Saved data entries
╭──
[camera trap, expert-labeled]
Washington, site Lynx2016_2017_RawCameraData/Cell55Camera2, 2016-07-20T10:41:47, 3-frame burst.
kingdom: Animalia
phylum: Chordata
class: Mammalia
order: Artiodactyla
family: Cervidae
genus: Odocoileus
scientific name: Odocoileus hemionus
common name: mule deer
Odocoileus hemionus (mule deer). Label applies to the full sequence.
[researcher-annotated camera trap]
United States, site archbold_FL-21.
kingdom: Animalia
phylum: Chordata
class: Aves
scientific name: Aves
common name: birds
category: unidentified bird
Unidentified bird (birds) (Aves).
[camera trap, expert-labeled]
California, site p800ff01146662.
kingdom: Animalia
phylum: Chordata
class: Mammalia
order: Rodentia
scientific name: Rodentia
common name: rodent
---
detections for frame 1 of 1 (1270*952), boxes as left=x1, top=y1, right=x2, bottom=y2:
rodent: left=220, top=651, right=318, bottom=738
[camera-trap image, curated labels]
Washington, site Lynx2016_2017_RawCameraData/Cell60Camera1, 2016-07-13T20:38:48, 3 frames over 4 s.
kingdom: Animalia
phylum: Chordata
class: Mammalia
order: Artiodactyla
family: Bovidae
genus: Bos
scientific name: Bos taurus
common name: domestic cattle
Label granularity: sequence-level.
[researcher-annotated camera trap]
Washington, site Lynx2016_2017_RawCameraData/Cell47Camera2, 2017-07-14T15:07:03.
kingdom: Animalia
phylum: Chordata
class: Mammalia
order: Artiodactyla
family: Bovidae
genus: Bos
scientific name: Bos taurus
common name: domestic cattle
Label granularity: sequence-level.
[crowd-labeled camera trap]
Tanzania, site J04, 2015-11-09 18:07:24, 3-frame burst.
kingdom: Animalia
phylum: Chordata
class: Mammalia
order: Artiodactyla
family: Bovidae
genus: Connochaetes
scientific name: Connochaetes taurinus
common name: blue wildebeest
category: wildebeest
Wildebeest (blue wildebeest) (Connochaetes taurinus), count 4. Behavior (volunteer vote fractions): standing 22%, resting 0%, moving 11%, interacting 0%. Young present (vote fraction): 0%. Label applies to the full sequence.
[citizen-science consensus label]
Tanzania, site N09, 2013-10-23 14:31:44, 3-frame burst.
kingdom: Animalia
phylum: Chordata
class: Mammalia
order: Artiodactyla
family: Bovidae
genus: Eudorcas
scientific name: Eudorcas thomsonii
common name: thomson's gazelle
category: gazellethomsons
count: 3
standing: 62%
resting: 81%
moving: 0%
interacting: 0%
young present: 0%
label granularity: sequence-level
╰──
■ **Task details**: Output, please, only the lines running from the start of the entries through the line that contains "class: Aves", including both of those lines.

■ **Exercise result**:
[camera trap, expert-labeled]
Washington, site Lynx2016_2017_RawCameraData/Cell55Camera2, 2016-07-20T10:41:47, 3-frame burst.
kingdom: Animalia
phylum: Chordata
class: Mammalia
order: Artiodactyla
family: Cervidae
genus: Odocoileus
scientific name: Odocoileus hemionus
common name: mule deer
Odocoileus hemionus (mule deer). Label applies to the full sequence.
[researcher-annotated camera trap]
United States, site archbold_FL-21.
kingdom: Animalia
phylum: Chordata
class: Aves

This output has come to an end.